Linux patches are managed by linking to Yellowdog Updater Modified (yum). The following diagram shows the overall flow of Linux patch management:

Figure 2.5 Overview of Linux patch management

1. Download patches [operation by the infrastructure administrator]

   The infrastructure administrator uses the Internet terminal to download the latest patches (RPM packages) from either the Fujitsu website or the Red Hat Network.

2. Register patches [operation by the infrastructure administrator]

   The infrastructure administrator registers the patches (RPM packages) with the yum repository server. The infrastructure administrator then defines these patches as part of the Linux patch management target.
   If patches have been added to or removed from the yum repository server, define the Linux patch management target again and then execute the yum cache cleanup notification command.

3. Obtain the patch application status [processing by Systemwalker Software Configuration Manager]

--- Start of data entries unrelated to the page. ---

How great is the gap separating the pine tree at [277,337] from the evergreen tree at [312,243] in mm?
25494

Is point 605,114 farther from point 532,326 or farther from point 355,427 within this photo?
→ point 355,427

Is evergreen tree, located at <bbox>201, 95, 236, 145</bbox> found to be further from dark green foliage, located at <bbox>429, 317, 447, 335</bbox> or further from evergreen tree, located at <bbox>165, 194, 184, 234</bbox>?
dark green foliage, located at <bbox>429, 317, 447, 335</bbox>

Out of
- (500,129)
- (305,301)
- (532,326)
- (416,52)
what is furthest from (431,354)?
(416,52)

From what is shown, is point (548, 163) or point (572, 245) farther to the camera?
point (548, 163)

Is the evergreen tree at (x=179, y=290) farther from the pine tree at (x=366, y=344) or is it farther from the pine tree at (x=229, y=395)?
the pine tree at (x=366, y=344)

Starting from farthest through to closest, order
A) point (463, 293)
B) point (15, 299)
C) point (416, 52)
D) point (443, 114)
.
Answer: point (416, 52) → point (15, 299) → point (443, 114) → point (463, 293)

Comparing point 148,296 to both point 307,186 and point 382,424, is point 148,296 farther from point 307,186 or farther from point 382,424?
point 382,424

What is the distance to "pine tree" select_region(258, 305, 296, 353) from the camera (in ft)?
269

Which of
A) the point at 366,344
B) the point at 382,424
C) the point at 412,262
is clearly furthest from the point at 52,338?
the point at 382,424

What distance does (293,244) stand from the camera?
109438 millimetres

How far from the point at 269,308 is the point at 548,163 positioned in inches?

   Systemwalker Software Configuration Manager extracts information about which RPM packages have been applied or can be applied from each server, and then registers this information in the CMDB.

   RPM package information can be obtained either automatically or manually (using a command).

4. Send new patch registration notification [processing by Systemwalker Software Configuration Manager]

   When Systemwalker Software Configuration Manager detects a new patch, an email is automatically sent to each tenant user and each tenant administrator, notifying them that the new patch has been registered.

5. Execute patch application [operation by the tenant user or the tenant administrator]

   Either the tenant user or the tenant administrator logs in to the management console and applies the new patch.

6. Obtain patch application information [processing by Systemwalker Software Configuration Manager]

   Systemwalker Software Configuration Manager extracts patch application information from each server and stores it in the CMDB.

7. Look up the patch application status

   The infrastructure administrator, dual-role administrator, tenant administrator and tenant user log in to the management console and check the patch application status.